# Travail à faire:
• a. Reprenez le passage de l’entretien sur les énergies renouvelables au Mali qui commence à « L’Essor : Monsieur » et finit à « de l’évènement ? », en renommant « directeur général » en « président ».
• b. Quel est le slogan de la Semaine malienne des énergies renouvelables selon l’entretien sur les énergies renouvelables au Mali ?
• c. Veuillez poursuivre l’entretien sur les énergies renouvelables au Mali à partir de l’endroit où il s’interrompt.

# Extrait:
○ ○ ○
En prélude à la Semaine des énergies renouvelables qui débute aujourd’hui à Bamako, nous nous sommes entretenus avec le directeur général de l’Agence des énergies renouvelables du Mali, Souleymane Berthé. Dans cette interview exclusive, il aborde un large éventail de sujets : des raisons de l’organisation de l’évènement aux stratégies de développement des énergies renouvelables en passant par les objectifs, la particularité de la Semaine, les potentialités du Mali en énergies renouvelables, le financement des équipements, la prolifération des plaques solaires.
L’Essor : Monsieur le directeur général, pouvez-vous nous expliquer pourquoi le Mali a décidé d’organiser une Semaine des énergies renouvelables ? Quels sont les objectifs de l’évènement ?
Souleymane Berthé : Le ministère de l’Energie et de l’Eau et l’Agence des énergies renouvelables du Mali (AER Mali), sur financement de la Banque africaine de développement (BAD), à travers le Projet d’appui à la promotion des énergies renouvelables au Mali (PAPERM) et l’assistance technique du Groupement DEM-EXPERCO, organisent effectivement, du 19 au 23 février, donc à partir d’aujourd’hui, la Semaine malienne des énergies renouvelables. Cette semaine qui sera célébrée à l’Hôtel Laïco de l’Amitié, a pour slogan : « Investir raisonnablement dans les énergies au Mali ». D’autre part, les raisons de l’organisation d’un tel évènement résident dans le fait que notre pays regorge d’énormes potentialités en ressources d’énergies renouvelables (notamment solaire, éolienne, biomasse, etc.) alors que, comme la plupart des pays africains, il est confronté à des problèmes énergétiques. Par conséquent, nous estimons que faire la promotion de nos potentialités permet d’attirer des investisseurs en vue de développer notre secteur de l’énergie.
○ ○ ○
# Données affichées:
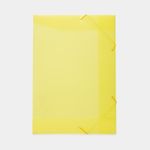 carpeta-de-seguridad-amarilla-oficio-7897832840415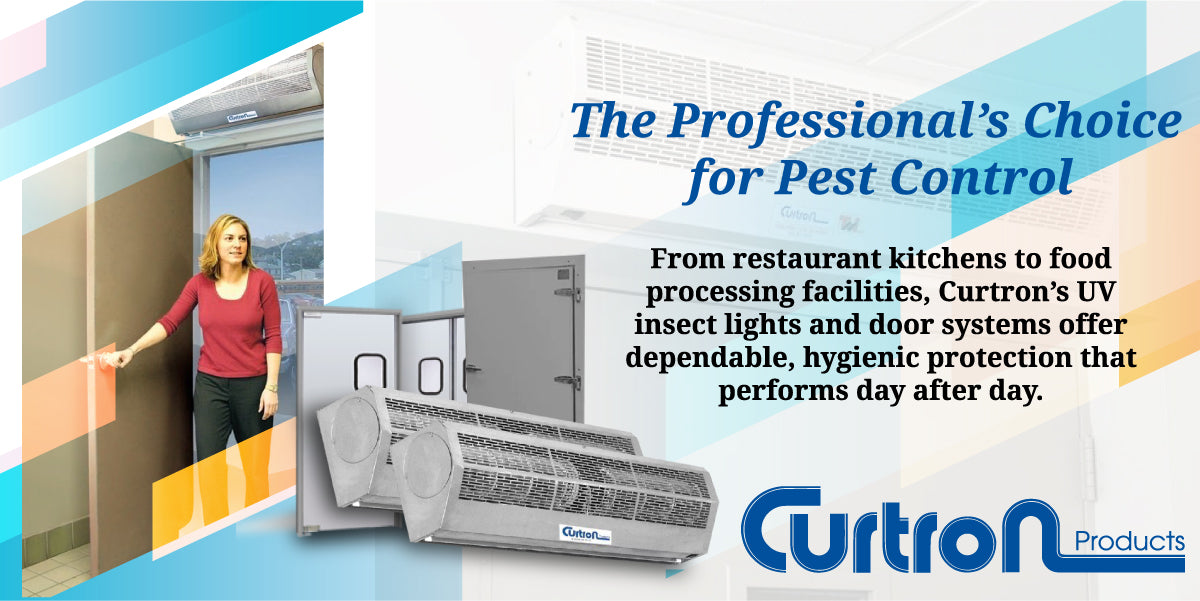 Manufacturer's official image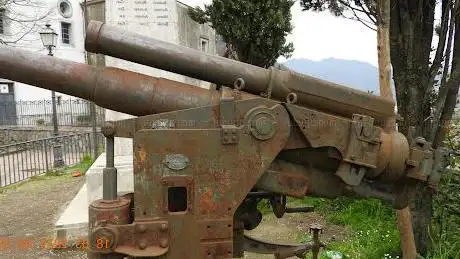 Photo de Villetta SS. Annunziata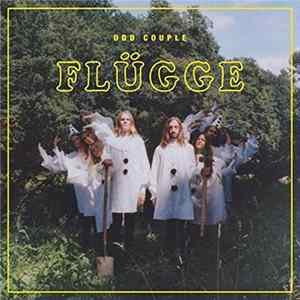 Odd Couple - Flügge FLAC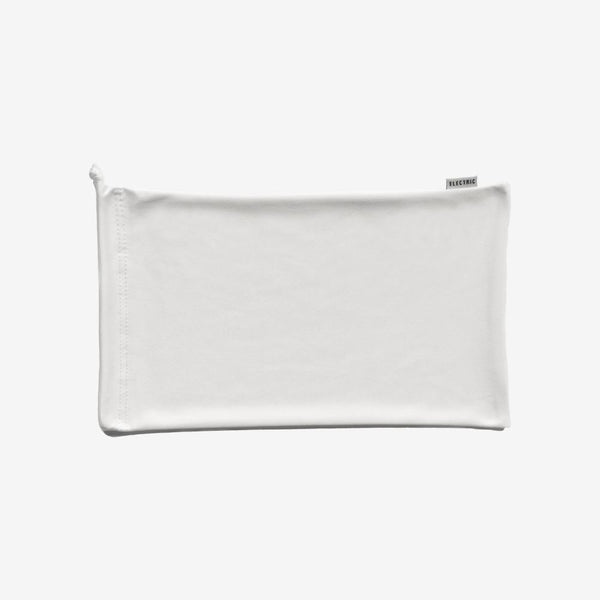 Electric Mini EGG Flash Goggle Red Tape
○ ○ ○
# Réponses numérotées:
• a.
L’Essor : Monsieur le président, pouvez-vous nous expliquer pourquoi le Mali a décidé d’organiser une Semaine des énergies renouvelables ? Quels sont les objectifs de l’évènement ?

• b. « Investir raisonnablement dans les énergies au Mali ».

• c.
L’objectif consiste à présenter l’ensemble des données sur les énergies renouvelables au Mali, à organiser des rencontres B2B en vue de nouer des partenariats et d’aboutir à des projets qu’on pourra développer au Mali. Il s’agit aussi et surtout de faire la promotion des potentialités dont regorge le Mali pour attirer des investisseurs afin de développer des projets et satisfaire nos besoins énergétiques. L’autre objectif, c’est d’attirer le grand public. Il ne s’agit pas d’une conférence habituelle. C’est pourquoi, on l’a même appelée Foire conférence. Un accent particulier est mis sur l’aspect foire afin que les gens viennent voir ce que nous faisons dans le domaine des énergies renouvelable. Les technologies que nous avons développées y seront exposées. A côté, des conférences débats seront animées par des experts sur différents thèmes. Une exposition de savoir-faire malien avec 40 stands est prévue. Les partenaires seront également là. Certains pays vont parler de leurs expériences. D’autres fabricants viendront avec leurs produits et nous invitons la population à sortir massivement pour venir voir et s’approprier ces nouvelles technologies.
L’Essor : Qu’entend-t-on par énergie renouvelable ? Quelle est la différence entre énergie renouvelable et énergie conventionnelle ?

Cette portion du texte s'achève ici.